WHAT THE TASK REQUIRES: Print the line containing "In the scene before us, out of all in" and each line after it through the end, please, with nothing added.

------

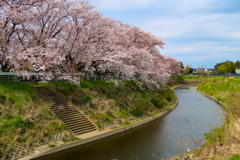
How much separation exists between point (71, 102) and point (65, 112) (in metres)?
2.25

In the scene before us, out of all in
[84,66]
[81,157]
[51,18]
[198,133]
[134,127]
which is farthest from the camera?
[84,66]

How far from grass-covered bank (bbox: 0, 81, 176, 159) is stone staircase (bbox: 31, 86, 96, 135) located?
0.70 m

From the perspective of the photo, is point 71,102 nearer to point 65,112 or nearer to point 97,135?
point 65,112

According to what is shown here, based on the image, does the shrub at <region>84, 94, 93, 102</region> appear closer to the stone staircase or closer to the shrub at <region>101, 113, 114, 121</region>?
the stone staircase

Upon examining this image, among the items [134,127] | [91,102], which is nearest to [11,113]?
[91,102]

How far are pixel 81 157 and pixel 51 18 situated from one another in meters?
18.3

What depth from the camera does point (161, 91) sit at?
134 ft

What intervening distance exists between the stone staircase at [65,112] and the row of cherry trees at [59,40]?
8.76 feet

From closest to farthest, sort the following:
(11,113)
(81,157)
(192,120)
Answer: (81,157) < (11,113) < (192,120)

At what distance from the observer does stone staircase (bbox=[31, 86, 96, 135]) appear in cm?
1906

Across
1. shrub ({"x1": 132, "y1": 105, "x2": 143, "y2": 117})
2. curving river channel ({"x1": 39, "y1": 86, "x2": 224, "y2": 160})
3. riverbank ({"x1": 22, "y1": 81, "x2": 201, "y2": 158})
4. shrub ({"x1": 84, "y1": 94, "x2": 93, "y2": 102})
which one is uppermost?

------

ANSWER TO THIS TASK:
In the scene before us, out of all in
[84,66]
[81,157]
[51,18]
[198,133]
[134,127]
which is farthest from the camera?
[84,66]

How far from grass-covered bank (bbox: 0, 81, 176, 159) is stone staircase (bbox: 31, 86, 96, 135) located?
0.70 m

From the perspective of the photo, is point 71,102 nearer to point 65,112 or nearer to point 97,135?
point 65,112

According to what is shown here, based on the image, does the shrub at <region>84, 94, 93, 102</region> appear closer to the stone staircase or closer to the shrub at <region>101, 113, 114, 121</region>?
the stone staircase

Upon examining this image, among the items [134,127] | [91,102], which is nearest to [11,113]?
[91,102]

How far are pixel 81 157 and pixel 51 18 situated from one another in meters?
18.3

What depth from the camera does point (161, 91) sit at?
134 ft

What intervening distance exists between the stone staircase at [65,112] and the row of cherry trees at [59,40]?
8.76 feet

From closest to farthest, sort the following:
(11,113)
(81,157)
(192,120)
Answer: (81,157) < (11,113) < (192,120)

At what distance from the observer does stone staircase (bbox=[31, 86, 96, 135]) appear in cm?
1906

Across
1. shrub ({"x1": 132, "y1": 105, "x2": 143, "y2": 117})
2. curving river channel ({"x1": 39, "y1": 86, "x2": 224, "y2": 160})
3. riverbank ({"x1": 22, "y1": 81, "x2": 201, "y2": 158})
4. shrub ({"x1": 84, "y1": 94, "x2": 93, "y2": 102})
which one is uppermost?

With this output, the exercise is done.